### PAGE TEXT
####

Rahimi was indicted, convicted, and sentenced to six years in prison.
In February 2023, the 5th U.S. Circuit Court of Appeals vacated Rahimi’s conviction, with Judge Cory T. Wilson, a former Mississippi state legislator known for his virulent anti-gun control views who was elevated to the bench by former President Donald Trump, writing in the ruling, “Could speeders be stripped of their right to keep and bear arms? Political nonconformists? People who do not recycle or drive an electric vehicle?”
“Rahimi, while hardly a model citizen, is nonetheless part of the political community entitled to the Second Amendment’s guarantees, all other things equal,” Wilson opined.
In his dissent on Friday, Thomas wrote that stripping a domestic abuser’s right to own a gun pursuant to a protective order was a due process violation, calling it “an automatic, uncontestable consequence of certain orders.”
“There is no hearing or opportunity to be heard on the statute’s applicability, and a court need not decide whether a person should be disarmed under §922(g)(8),” Thomas argued. “The only process §922(g)(8) requires is that provided (or not) for the underlying restraining order.”
In Thomas’ view, the Second Amendment acts as “a barrier, placing the right to keep and bear arms off limits to the Government.”
“The Framers and ratifying public understood ‘that the right to keep and bear arms was essential to the preservation of liberty,’” he concluded. “Yet, in the interest of ensuring the Government can regulate one subset of society, today’s decision puts at risk the Second Amendment rights of many more. I respectfully dissent.”
After the ruling, New York State Attorney General Letitia James issued a statement applauding the court’s decision, calling basic gun laws “commonsense guardrails.” James and a coalition of 25 attorneys general from across the U.S. submitted an amicus brief last year in the Rahimi case, noting that intimate partners are five times more likely to be murdered by an abuser if there is a firearm in the home.

####

Extracted data entries
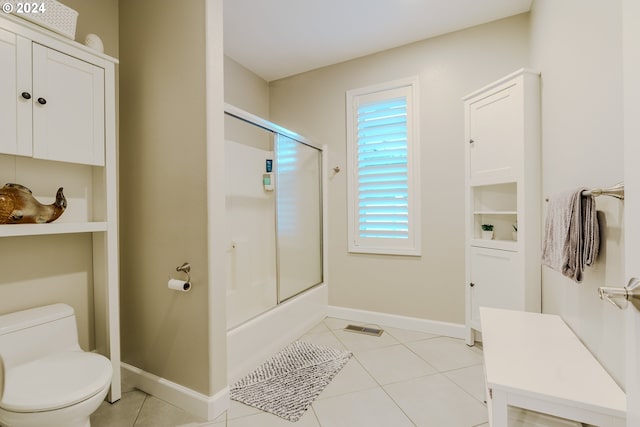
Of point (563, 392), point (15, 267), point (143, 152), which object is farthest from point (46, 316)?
point (563, 392)

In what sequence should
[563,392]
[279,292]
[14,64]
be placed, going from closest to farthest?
[563,392]
[14,64]
[279,292]

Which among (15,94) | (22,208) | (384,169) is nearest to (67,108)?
(15,94)

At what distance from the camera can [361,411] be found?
1646 millimetres

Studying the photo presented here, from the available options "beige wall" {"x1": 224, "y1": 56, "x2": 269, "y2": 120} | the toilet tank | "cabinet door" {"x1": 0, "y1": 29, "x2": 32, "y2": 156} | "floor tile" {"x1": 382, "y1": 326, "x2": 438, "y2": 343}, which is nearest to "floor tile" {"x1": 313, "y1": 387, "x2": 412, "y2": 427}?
"floor tile" {"x1": 382, "y1": 326, "x2": 438, "y2": 343}

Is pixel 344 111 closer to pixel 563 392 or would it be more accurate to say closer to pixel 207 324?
pixel 207 324

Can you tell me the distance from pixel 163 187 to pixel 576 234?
6.72 feet

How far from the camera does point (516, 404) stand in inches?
38.7

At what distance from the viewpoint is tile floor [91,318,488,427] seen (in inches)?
61.2

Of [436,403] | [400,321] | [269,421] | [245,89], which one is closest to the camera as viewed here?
[269,421]

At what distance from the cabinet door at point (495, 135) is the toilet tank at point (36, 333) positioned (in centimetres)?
283

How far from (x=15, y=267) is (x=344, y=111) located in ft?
8.93

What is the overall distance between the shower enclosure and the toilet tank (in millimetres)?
1101

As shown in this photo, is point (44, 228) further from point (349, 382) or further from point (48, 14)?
point (349, 382)

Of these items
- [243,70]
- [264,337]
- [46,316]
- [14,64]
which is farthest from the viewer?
[243,70]
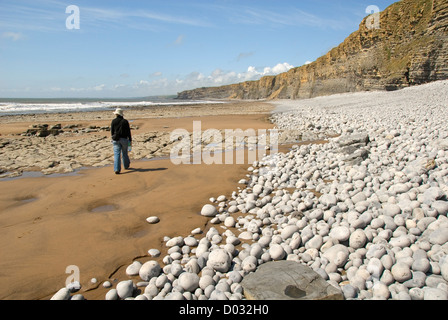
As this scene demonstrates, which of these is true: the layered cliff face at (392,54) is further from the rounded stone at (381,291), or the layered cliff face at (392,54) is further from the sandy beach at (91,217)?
the rounded stone at (381,291)

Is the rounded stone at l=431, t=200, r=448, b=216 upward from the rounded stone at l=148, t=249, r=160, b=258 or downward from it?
upward

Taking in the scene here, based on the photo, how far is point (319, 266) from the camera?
10.5 ft

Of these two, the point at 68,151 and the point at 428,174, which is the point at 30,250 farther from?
the point at 68,151

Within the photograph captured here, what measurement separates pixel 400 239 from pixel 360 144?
13.9 feet

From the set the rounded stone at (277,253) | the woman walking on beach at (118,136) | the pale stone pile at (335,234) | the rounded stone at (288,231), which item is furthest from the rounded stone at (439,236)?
the woman walking on beach at (118,136)

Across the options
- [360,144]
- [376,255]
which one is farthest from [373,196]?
[360,144]

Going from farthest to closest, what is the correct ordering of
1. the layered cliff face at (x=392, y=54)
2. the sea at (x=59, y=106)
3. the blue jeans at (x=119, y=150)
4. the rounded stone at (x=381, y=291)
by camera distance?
the sea at (x=59, y=106), the layered cliff face at (x=392, y=54), the blue jeans at (x=119, y=150), the rounded stone at (x=381, y=291)

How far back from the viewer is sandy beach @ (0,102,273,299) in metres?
3.35

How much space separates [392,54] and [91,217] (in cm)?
3706

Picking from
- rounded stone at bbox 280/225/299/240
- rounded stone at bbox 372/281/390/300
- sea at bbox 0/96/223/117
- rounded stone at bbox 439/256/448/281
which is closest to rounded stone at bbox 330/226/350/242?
rounded stone at bbox 280/225/299/240

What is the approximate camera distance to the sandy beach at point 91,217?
3350 mm

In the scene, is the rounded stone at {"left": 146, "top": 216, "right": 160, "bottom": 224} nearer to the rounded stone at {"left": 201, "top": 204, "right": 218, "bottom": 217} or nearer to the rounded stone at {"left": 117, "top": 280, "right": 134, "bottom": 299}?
the rounded stone at {"left": 201, "top": 204, "right": 218, "bottom": 217}
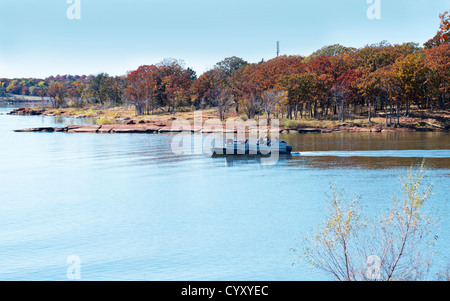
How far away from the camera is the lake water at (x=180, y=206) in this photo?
20797 millimetres

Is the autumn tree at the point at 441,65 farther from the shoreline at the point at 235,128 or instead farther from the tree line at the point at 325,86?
the shoreline at the point at 235,128

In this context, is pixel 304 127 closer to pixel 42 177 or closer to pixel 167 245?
pixel 42 177

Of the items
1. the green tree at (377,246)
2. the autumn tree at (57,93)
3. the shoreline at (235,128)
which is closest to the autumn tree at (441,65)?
the shoreline at (235,128)

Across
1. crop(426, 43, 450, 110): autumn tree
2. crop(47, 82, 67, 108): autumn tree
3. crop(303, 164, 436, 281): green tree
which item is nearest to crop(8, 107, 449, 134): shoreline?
crop(426, 43, 450, 110): autumn tree

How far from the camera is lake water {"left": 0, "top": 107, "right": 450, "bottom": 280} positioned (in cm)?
2080

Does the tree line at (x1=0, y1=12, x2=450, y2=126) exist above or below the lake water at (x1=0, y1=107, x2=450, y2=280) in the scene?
above

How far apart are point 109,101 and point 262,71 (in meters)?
75.3

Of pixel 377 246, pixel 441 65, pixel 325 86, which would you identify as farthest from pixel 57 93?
pixel 377 246

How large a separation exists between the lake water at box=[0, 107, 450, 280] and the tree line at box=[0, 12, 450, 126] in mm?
29476

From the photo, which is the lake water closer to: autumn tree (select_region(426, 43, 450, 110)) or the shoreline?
the shoreline

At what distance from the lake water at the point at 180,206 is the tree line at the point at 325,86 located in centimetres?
2948

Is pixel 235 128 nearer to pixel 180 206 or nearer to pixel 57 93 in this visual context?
pixel 180 206

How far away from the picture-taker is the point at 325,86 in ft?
301
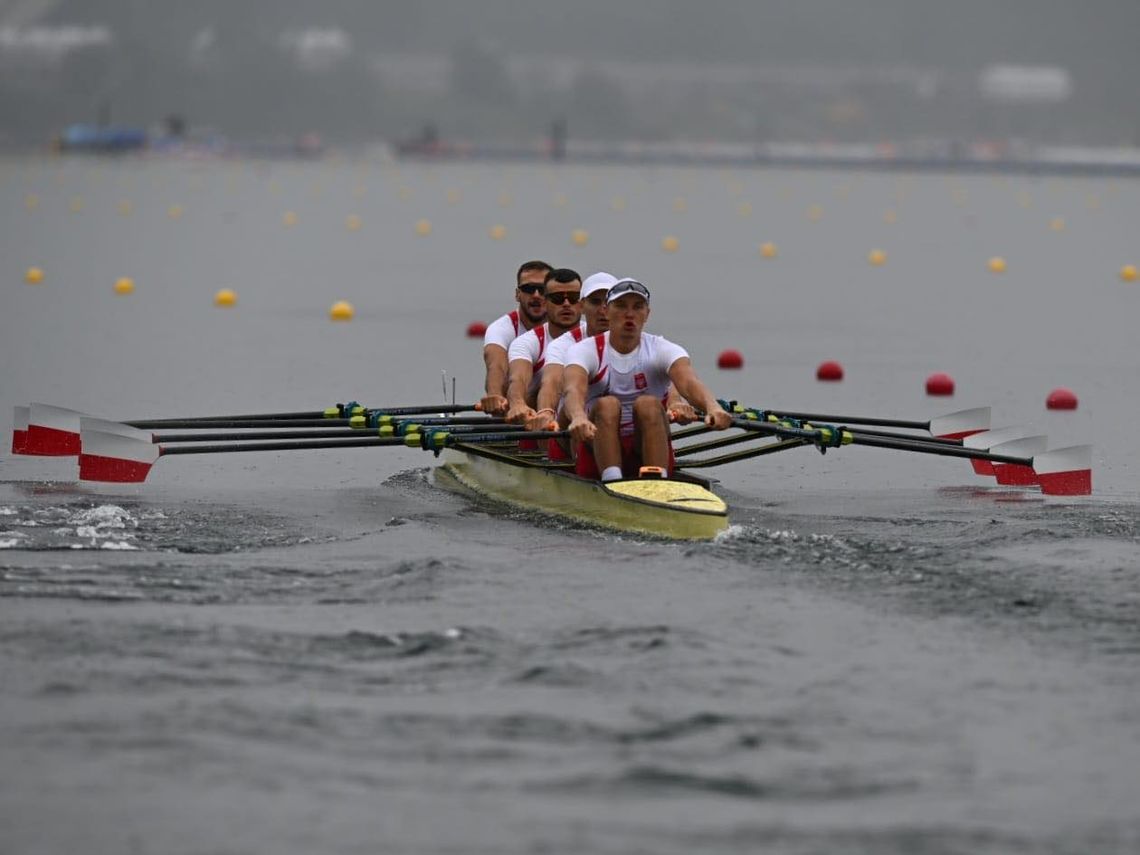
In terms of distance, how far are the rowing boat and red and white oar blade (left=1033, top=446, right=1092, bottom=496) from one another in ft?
8.16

####

### WHAT TO WORK ON
1 - In the page text about the Rahimi case, how long was the prison sentence Rahimi received?
2 - Could you format everything in the listing, from its start down to the line containing "1646 millimetres" (both ends included), as a numbered list, skipping blank lines and leaving out the pictures?
The page text about the Rahimi case has no connection to the listing.

### WORKED ANSWERS
1 - Six years.

2 -
1. Of point (563, 392), point (15, 267), point (143, 152), which object is farthest from point (46, 316)?
2. point (563, 392)
3. In what sequence should
4. [563,392]
5. [279,292]
6. [14,64]
7. be placed, going from closest to farthest?
8. [563,392]
9. [14,64]
10. [279,292]
11. Which among (15,94) | (22,208) | (384,169) is nearest to (67,108)?
12. (15,94)
13. At what distance from the camera can [361,411] be found?
14. 1646 millimetres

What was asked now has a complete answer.